Nefilim ist ein hebräisches Wort. Und zwar ein Plural. Der Singular dazu wäre Nafil. Dies geht zurück auf das Verb nafal, was "fallen", "sinken" bedeutet. Wörter der Form "X-
a-X-
i-X" (X steht für die Konsonanten des zugrundeliegenden Verbes) haben eine Bedeutung, die dem Passiv-Partizip des Verbes gleichkommen, aber adjektivische bzw. atributive Verwendung finden. Daher ist ein Nafil ein "Gefallener", ein "Dahingesunkener".
Und genau das sind Nefilim.
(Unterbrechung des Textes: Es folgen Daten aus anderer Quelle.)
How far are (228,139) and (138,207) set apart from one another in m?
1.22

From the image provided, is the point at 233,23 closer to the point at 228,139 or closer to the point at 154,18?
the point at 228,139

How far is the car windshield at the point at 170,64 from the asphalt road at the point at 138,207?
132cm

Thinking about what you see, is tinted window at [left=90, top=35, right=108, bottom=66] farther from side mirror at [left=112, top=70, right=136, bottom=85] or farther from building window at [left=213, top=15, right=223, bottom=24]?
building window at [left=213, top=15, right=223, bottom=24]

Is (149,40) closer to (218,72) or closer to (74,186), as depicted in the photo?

In allen Texten, in denen die Nefilim erwähnt werden, gelten sie als "Vorbevölkerung". Als Menschengruppe, die zur Zeit des Erzählers nicht mehr existierte. Dies gilt für die "Helden der Vorzeit", als die Göttersöhne noch mit den Menschentöchtern rummachten, und dies gilt für die ab 4. Mose erwähnten Enakiter des West- und Ostjordanlandes. Beide Gruppen werden Enakiter genannt, sonst taucht das Wort nicht auf. Zwar leben die Enakiter noch in den Erzählungen von den Kundschaftern, die Mose nach Kanaan sandte, oder in den Daviderzählungen, wo der ENakiter Goliat auftaucht. Aber auf der Ebene des Erzählers sind sie bereits verschwunden, weswegen er ihnen eben diese Bezeichnung "die Dahingesunkenen", "die Nefilim" gibt. Vorbevölkerung eben.
DIe Enakiter der Levante gelten als übermenschlich große Riesen. So wird der Enakiter Goliat als Drei-Meter-Hüne geschildert. Eine nöch ältere Figur, König Og von Basan, wird als über vier Meter groß dargestellt. Er gilt als der letzte der Refaiter. Die Refaim, Singular Rafa', leiten sich womöglich vom Verb rafa' ab, was heilen bedeutet.. Wahrscheinlicher aber kommt das Wort vom Verb rafah, das soviel wie "schwach sein/werden" meint. Refaiter gelten ebenfalls als Vorbevölkerung, an anderer Stelle ist jeder "Bewohner des Scheols" - also jeder Tote, der Scheol ist wörtlich die "Grube", übertragen die Unterwelt, die Totenwelt - ein Refaiter. Die Bildung Refaim vom Verb "schwach sein/werden" zur Bezeichnung einer "versunkenen Vorbevölkerung" wäre damit parallel und synonym zu Nefillim.
In der Levante, also dem Landstrich entlang des östlichen Mittelmeerufers, gibt es steinerne Monumente, die zur Megalithik gehören. Wie in vielen Gegenden mit megalithischen Monumenten gibt es auch in der Levante Sagen und Legenden von einer mythischen Vorbevölkerung von Riesen, welche diese Monumente errichtet habe. Im Baschan gabes ein solches von über 4m Länge und rund 2m Breite, welches als das "Bett des Königs Og von Baschan" gedeutet wurde - daher Ogs Größe.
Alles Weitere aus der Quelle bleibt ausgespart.